- [À FAIRE]:
[A] Répondez à ces questions sur le texte fourni :
(i) Lors de quelle réunion de la Commission Francis Perrin confirme-t-il ces ambitions ?
(ii) Quelle période le texte désigne-t-il comme un réel tournant dans l'histoire de l'énergie nucléaire ?
(iii) Hors du CEA, quels acteurs se mêlent d'énergie atomique en France ?
[B] D'après le texte fourni, pourquoi est-il indispensable que la France puisse intervenir efficacement dans le domaine de la sûreté sur le plan international ?

- [TEXTE FOURNI]:

----

3.4.2. L'enjeu d'une organisation nationale de sûreté dans le contexte atomique international

L'organisation de la sûreté au sein du CEA devient urgente : si le projet concerne l'organisation de la sûreté des installations internes au CEA, Yvon envisage la possibilité que cette organisation étende, «dans un proche avenir», ses activités aux réacteurs et aux installations extérieurs au Commissariat et, au-delà, qu'elle participe à des confrontations internationales. Francis Perrin confirme ces ambitions lors de la deuxième réunion de la Commission, qui souligne que «la Commission est actuellement une Commission intérieure au CEA; mais elle est appelée à jouer un rôle important sur le plan national (par exemple, dans le cadre de la réglementation en cours d'élaboration pour «les industries de base» ou pour la normalisation); également sur le plan international, où compte tenu des préoccupations qui se manifestent tant au sein de l'AIEA que d'Euratom, il apparaît indispensable que la France puisse intervenir efficacement, dans ce domaine, grâce à l'action d'un organisme doté de moyens suffisants.» 199

Les années 1955-1959 marquent un réel tournant dans l'histoire de l'énergie nucléaire et dans l'histoire de la sûreté nucléaire en particulier, pour de nombreuses raisons. Tout d'abord, on sort du laboratoire, on déborde le cadre expérimental pour se lancer dans une production industrielle, de plutonium ou d'électricité, ce qui se traduit par une multiplication des installations, une augmentation des puissances des réacteurs. En second lieu, le CEA n'a plus le monopole des questions atomiques : d'autres organismes se mêlent d'énergie atomique en France comme Electricité De France ou des firmes privées.

----

- [LIGNES EXTRAITES]:

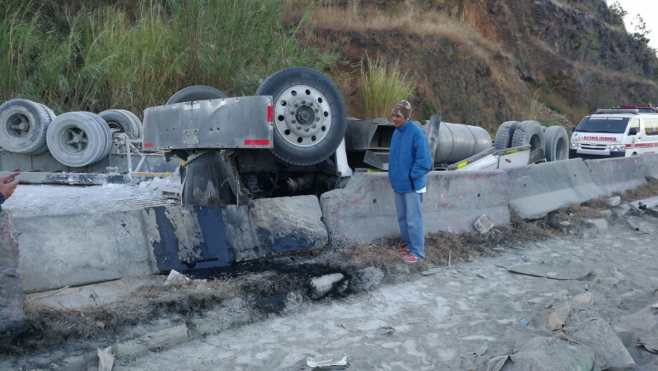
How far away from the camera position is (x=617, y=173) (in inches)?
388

----

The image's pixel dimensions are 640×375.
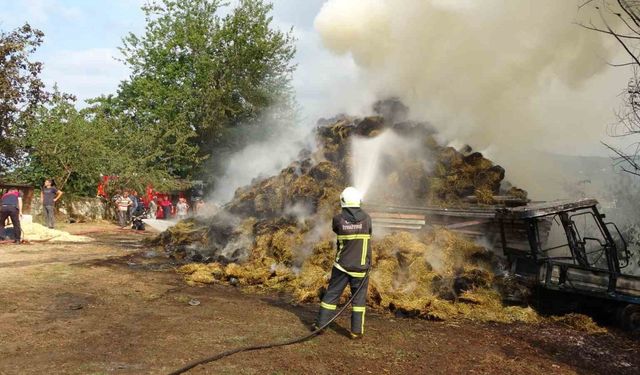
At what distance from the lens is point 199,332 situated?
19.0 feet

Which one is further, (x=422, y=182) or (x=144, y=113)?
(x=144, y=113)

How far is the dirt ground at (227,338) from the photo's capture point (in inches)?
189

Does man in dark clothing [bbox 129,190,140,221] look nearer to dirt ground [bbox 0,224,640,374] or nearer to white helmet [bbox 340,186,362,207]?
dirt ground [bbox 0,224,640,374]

----

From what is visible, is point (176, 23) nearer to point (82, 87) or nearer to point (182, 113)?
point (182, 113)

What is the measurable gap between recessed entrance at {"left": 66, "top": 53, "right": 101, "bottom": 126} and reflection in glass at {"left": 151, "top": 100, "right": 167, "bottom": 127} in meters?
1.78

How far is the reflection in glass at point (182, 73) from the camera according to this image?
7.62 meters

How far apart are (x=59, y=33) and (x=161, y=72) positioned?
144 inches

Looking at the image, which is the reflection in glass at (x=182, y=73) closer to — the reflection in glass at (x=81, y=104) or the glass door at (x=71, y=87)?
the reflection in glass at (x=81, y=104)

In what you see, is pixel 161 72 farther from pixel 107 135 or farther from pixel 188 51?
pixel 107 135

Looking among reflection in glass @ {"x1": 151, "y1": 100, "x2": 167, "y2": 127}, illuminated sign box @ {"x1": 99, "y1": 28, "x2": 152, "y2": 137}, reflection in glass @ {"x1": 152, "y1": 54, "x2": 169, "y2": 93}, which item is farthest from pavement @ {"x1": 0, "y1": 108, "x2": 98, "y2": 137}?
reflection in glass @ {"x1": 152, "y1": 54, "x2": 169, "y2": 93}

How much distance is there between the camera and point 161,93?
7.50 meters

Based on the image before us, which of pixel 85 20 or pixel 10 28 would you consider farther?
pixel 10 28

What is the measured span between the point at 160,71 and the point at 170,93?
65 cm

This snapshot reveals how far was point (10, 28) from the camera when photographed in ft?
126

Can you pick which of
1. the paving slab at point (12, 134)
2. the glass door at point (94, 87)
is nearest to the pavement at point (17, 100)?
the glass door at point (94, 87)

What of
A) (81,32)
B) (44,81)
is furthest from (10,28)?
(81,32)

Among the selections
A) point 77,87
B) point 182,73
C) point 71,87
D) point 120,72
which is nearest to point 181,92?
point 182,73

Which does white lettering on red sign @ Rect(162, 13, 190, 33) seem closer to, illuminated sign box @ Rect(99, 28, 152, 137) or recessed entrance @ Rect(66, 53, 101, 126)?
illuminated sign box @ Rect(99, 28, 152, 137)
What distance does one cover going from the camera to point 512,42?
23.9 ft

----

- [RÉPONSES PAR POINT]:
[A]
(i) Lors de la deuxième réunion de la Commission.
(ii) Les années 1955-1959.
(iii) Electricité De France et des firmes privées.

[B] C'est indispensable en raison des préoccupations qui se manifestent au sein de l'AIEA comme d'Euratom. La France doit pouvoir intervenir grâce à l'action d'un organisme doté de moyens suffisants.